• **What you are asked to do**
Retype every entry in its entirety, without alteration.

(Excerpts from a spatial dataset)
###

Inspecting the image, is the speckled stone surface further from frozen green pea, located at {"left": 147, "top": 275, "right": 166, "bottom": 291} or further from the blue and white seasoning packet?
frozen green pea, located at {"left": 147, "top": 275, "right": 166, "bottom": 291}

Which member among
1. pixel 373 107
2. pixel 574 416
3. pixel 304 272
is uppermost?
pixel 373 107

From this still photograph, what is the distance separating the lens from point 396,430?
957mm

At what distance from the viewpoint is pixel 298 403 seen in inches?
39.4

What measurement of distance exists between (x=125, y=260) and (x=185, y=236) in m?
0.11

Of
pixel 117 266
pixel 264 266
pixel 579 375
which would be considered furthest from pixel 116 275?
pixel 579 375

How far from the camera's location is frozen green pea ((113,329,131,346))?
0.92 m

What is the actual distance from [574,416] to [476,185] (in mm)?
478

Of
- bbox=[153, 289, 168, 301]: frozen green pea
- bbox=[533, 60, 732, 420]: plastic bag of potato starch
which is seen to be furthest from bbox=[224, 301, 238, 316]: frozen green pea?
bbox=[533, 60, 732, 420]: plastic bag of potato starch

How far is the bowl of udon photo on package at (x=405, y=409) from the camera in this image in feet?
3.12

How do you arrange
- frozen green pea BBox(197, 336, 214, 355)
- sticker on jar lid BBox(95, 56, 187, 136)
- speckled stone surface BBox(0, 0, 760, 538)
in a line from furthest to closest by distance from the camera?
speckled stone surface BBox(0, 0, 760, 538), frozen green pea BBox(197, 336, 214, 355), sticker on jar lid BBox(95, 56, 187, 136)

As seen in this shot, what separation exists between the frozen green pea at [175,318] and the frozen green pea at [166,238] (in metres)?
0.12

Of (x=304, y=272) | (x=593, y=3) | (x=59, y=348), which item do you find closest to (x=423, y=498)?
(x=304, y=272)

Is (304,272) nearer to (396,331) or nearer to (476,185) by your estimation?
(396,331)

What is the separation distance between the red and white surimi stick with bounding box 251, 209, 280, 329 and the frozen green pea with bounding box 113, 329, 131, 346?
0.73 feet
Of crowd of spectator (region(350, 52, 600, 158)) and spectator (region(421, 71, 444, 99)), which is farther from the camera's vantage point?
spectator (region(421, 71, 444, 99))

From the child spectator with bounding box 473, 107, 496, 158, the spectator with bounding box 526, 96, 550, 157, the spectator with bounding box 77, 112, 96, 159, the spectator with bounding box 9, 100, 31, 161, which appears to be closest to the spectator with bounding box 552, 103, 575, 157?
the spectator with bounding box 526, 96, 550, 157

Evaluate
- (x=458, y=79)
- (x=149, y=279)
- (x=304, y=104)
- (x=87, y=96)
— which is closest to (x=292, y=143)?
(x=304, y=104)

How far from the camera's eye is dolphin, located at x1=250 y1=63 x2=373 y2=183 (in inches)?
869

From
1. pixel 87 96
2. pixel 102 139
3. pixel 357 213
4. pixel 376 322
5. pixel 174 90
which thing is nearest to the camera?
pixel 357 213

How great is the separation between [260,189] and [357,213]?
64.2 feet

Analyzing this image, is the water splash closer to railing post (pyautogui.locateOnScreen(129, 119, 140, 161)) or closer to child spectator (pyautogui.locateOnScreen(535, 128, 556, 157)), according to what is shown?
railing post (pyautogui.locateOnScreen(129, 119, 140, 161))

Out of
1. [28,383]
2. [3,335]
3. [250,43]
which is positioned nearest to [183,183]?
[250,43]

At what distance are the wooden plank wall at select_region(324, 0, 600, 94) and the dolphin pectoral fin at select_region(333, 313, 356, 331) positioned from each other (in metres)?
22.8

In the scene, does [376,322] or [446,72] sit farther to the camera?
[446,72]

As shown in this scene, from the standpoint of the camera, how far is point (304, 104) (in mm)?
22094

###

• **Result of this exercise**
Inspecting the image, is the speckled stone surface further from frozen green pea, located at {"left": 147, "top": 275, "right": 166, "bottom": 291} or further from the blue and white seasoning packet?
frozen green pea, located at {"left": 147, "top": 275, "right": 166, "bottom": 291}

Which member among
1. pixel 373 107
2. pixel 574 416
3. pixel 304 272
is uppermost?
pixel 373 107

From this still photograph, what is the distance separating the lens from point 396,430?
957mm

At what distance from the viewpoint is pixel 298 403 seen in inches?
39.4

What measurement of distance exists between (x=125, y=260) and (x=185, y=236) in m?
0.11

Of
pixel 117 266
pixel 264 266
pixel 579 375
which would be considered furthest from pixel 116 275?
pixel 579 375

How far from the camera's location is frozen green pea ((113,329,131,346))?
0.92 m

What is the actual distance from [574,416] to [476,185] (in mm)?
478

Of
- bbox=[153, 289, 168, 301]: frozen green pea
- bbox=[533, 60, 732, 420]: plastic bag of potato starch
which is seen to be furthest from bbox=[224, 301, 238, 316]: frozen green pea?
bbox=[533, 60, 732, 420]: plastic bag of potato starch

How far is the bowl of udon photo on package at (x=405, y=409) from the camera in this image in feet?
3.12

How do you arrange
- frozen green pea BBox(197, 336, 214, 355)
- sticker on jar lid BBox(95, 56, 187, 136)
- speckled stone surface BBox(0, 0, 760, 538)
in a line from furthest to closest by distance from the camera?
speckled stone surface BBox(0, 0, 760, 538), frozen green pea BBox(197, 336, 214, 355), sticker on jar lid BBox(95, 56, 187, 136)

As seen in this shot, what separation exists between the frozen green pea at [175,318] and the frozen green pea at [166,238] (in metres)?
0.12

Of (x=304, y=272) | (x=593, y=3) | (x=59, y=348), which item do you find closest to (x=423, y=498)?
(x=304, y=272)

Is (304,272) nearer to (396,331) or nearer to (476,185) by your estimation?
(396,331)

What is the separation distance between the red and white surimi stick with bounding box 251, 209, 280, 329 and the frozen green pea with bounding box 113, 329, 131, 346?
0.73 feet
Of crowd of spectator (region(350, 52, 600, 158)) and spectator (region(421, 71, 444, 99)), which is farther from the camera's vantage point?
spectator (region(421, 71, 444, 99))

From the child spectator with bounding box 473, 107, 496, 158, the spectator with bounding box 526, 96, 550, 157, the spectator with bounding box 77, 112, 96, 159, the spectator with bounding box 9, 100, 31, 161, which appears to be closest to the spectator with bounding box 552, 103, 575, 157?
the spectator with bounding box 526, 96, 550, 157

Evaluate
- (x=458, y=79)
- (x=149, y=279)
- (x=304, y=104)
- (x=87, y=96)
— which is closest to (x=292, y=143)?
(x=304, y=104)

How far from the camera's eye is dolphin, located at x1=250 y1=63 x2=373 y2=183 (in inches)?
869

From
1. pixel 87 96
2. pixel 102 139
3. pixel 357 213
4. pixel 376 322
5. pixel 174 90
which thing is nearest to the camera?
pixel 357 213

How great is the separation between [260,189] and [357,213]?
64.2 feet

Analyzing this image, is the water splash closer to railing post (pyautogui.locateOnScreen(129, 119, 140, 161)) or closer to child spectator (pyautogui.locateOnScreen(535, 128, 556, 157)), according to what is shown?
railing post (pyautogui.locateOnScreen(129, 119, 140, 161))

Out of
1. [28,383]
2. [3,335]
3. [250,43]
which is positioned nearest to [183,183]?
[250,43]

At what distance are the wooden plank wall at select_region(324, 0, 600, 94) and the dolphin pectoral fin at select_region(333, 313, 356, 331) positioned from each other (in metres)?
22.8

In the scene, does [376,322] or [446,72] sit farther to the camera?
[446,72]

As shown in this scene, from the standpoint of the camera, how far is point (304, 104) (in mm)?
22094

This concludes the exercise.